What’s made the Bulls click this season and play with the best of the best in college hoops?

Offense

Take one peek at the Bulls’ average points per night (63.1) through seven games and the untrained eye would probably write them off as a middle-of-the-road scoring team. But USF is a well-engineered offense for how little it actually scores; plus, wins over the defending national champs don’t lie. 

Even while facing a gauntlet of opposition in non-conference play against Tennessee, UConn, Oregon and Stanford, the Bulls are still a top-20 unit nationally in fewest turnovers per game (12.7) and snag an average of 16.1 offensive rebounds per outing to rank 17th in the country. The Bulls aren’t efficient shooters, shooting just 36.1 percent from the field as of Friday, but that isn’t a new issue for coach Jose Fernandez as they’ve ranked in the bottom-half in the country in the stat every season since 2018-19. 

Pace and tempo are a much more important facet of the game for USF, as it has an assisted shot rate (66.3%) accounting for nearly two-thirds of its total shot attempts—revealing a clear emphasis on passing and quality takes. It’s a type of offense where guards who value possession thrive: Elisa Pinzan was near the top of the national assist charts last season and is well on track to do so again, averaging 6.0 dishes a night so far this year even against the Bulls’ loaded schedule. And many of those dimes are going to fellow backcourt mates Sydni Harvey and Elena Tsineke, who lead USF at the moment with 14.9 and 13.8 points per game, respectively.

Defense

Here’s a quick trivia question: What three schools have held UConn to 60 points or fewer since the beginning of the 2020-21 season? Arizona did it in the Final Four this past season, as did South Carolina in this year’s Battle 4 Atlantis title game. The other answer is South Florida, which did it in the same event’s semifinal (the Huskies won the game 60-53, however). 

It’s more than fair to call the Bulls an elite defense. Even while facing up against some of the country’s most polished offenses, most players are no match for a guarding unit that currently forces steals on 11.9 percent of possessions (a top-50 rate) and is limited to just 36.7 percent shooting from the field this year—again, a very impressive number considering the opposition that USF has played.

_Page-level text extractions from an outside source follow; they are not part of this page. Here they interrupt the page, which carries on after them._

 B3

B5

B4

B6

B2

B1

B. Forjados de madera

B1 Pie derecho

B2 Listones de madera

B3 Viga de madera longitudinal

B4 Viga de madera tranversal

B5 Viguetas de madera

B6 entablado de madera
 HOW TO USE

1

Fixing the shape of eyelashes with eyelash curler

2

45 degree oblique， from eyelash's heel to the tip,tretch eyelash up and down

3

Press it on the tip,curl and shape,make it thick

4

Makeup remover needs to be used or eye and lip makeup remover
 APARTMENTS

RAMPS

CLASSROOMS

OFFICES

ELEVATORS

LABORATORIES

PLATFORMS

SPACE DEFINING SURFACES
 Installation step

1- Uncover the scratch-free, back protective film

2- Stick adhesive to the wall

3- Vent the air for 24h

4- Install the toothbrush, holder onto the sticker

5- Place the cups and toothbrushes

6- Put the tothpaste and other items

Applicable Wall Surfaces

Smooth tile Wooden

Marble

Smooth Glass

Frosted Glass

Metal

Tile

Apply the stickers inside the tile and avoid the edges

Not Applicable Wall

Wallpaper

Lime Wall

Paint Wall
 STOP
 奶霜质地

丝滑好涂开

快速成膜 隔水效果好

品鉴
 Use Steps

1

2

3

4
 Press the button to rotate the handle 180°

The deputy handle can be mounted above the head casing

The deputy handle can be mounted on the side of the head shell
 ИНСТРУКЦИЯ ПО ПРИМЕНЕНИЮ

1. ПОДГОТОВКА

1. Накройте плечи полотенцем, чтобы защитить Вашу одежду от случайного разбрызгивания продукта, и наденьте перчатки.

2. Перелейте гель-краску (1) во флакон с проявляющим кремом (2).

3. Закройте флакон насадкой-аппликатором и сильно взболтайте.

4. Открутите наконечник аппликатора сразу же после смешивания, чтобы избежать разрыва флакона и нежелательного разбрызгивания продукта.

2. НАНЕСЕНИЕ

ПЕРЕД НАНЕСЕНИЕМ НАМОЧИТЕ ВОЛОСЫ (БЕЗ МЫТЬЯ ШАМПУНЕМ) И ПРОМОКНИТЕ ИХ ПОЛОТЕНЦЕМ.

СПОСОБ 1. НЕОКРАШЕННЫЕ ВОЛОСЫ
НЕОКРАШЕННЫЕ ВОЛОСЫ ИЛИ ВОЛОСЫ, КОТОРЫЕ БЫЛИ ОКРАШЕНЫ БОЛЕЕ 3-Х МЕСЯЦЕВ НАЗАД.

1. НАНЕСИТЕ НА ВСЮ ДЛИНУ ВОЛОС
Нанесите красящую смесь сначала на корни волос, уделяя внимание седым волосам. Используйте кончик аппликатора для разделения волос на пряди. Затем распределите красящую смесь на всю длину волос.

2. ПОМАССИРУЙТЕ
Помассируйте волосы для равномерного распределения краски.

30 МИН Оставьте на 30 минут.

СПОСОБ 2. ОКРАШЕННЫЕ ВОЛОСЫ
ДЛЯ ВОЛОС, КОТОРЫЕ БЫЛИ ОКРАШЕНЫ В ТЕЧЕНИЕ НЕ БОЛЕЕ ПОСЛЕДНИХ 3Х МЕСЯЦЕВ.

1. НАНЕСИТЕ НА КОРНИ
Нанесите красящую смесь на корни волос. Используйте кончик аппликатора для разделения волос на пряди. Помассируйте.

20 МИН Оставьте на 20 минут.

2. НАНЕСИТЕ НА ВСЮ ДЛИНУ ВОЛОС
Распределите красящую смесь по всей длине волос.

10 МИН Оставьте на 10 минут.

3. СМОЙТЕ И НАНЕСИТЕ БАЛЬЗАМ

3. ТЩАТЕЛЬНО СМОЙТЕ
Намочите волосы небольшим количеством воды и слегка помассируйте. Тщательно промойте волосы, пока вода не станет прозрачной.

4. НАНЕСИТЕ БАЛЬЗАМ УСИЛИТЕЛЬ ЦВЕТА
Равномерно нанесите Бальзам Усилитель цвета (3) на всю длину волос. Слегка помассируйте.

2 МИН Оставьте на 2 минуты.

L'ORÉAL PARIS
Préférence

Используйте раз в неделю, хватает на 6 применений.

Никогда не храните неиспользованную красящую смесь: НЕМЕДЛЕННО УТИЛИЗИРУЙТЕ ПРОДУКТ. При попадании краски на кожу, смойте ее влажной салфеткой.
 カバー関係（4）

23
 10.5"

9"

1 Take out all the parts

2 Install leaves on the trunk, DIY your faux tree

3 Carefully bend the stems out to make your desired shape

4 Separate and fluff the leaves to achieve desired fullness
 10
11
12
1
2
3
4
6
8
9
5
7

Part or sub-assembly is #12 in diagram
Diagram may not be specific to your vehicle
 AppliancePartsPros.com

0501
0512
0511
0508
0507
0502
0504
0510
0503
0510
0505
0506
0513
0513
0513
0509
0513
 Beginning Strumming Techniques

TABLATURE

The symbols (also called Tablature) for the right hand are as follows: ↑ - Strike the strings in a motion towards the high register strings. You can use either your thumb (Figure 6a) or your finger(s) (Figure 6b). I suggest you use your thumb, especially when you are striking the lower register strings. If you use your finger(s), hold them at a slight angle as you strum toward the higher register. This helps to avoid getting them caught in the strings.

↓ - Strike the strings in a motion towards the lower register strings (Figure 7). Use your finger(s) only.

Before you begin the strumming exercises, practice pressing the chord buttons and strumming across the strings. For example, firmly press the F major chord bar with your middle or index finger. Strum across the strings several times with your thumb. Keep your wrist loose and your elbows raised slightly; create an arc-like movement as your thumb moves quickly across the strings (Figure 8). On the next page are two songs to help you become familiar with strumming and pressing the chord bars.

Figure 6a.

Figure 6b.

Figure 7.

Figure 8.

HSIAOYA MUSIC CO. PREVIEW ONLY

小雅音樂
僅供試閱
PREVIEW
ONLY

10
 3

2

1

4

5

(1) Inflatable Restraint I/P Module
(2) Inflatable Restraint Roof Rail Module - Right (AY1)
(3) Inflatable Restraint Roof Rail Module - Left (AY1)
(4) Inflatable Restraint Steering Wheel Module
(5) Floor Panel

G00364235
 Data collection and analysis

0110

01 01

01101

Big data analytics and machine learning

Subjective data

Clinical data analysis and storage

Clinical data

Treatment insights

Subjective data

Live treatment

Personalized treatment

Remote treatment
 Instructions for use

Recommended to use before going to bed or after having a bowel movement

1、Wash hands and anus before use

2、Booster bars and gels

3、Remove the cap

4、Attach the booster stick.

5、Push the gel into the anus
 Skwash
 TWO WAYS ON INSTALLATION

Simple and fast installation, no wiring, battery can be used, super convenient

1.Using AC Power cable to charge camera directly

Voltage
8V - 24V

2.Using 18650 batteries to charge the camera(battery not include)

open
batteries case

It helps that forward Bethy Mununga vacuums in defensive rebounds on a nightly basis. Take the Stanford win, for instance, where Mununga’s absurd tally of 23 rebounds (15 defensive) more than doubled the number All-America candidate Cameron Brink had (11) for the Cardinal. The 54 points Stanford put up against USF, by the way, tied for its lowest scoring output in a game since Feb. 10, 2019, when it only managed 48 points against Sabrina Ionescu’s Oregon. The Bulls’ defense was a unit this past season that ended up finishing with an average points per game allowed of 55.4, while holding opponents to just 25.4 percent from 3-point range and an average of just 0.7 points per play. Once conference play begins and USF’s schedule eases up, expect it to climb up the rankings on the back of suffocating shot denial. 

X-factor

Fernandez’s 21-year tenure in Tampa has been truly historic, with the coach having taken the Bulls to six NCAA Tournaments over the past decade. However, none of those tickets to the Big Dance have extended past the first weekend and into the Sweet 16. What gives? Tough draws may be one reason—the Bulls have never been higher than a No. 6 seed in the tourney—but it comes more down to USF not really being able to play the defensive-minded game it wants—like when it allowed 102 points in an upset to No. 11 Buffalo in 2018—or when it does, the Bulls don’t score enough, like in a 60-52 loss to Louisville in 2015. 

It’s been a matter of pulling off a complete game when it counts for Fernandez’s crew over the past few seasons. But this time around beating the reigning national title winners that return numerous starters from that team requires about as perfect of a performance as you can get. Whether those types of nights can last will remain to be seen; USF is widely expected to run through the American Athletic Conference and be its top representative in the NCAA Tournament. And with perhaps its best team in school history, time is of the essence to get somewhere with that roster.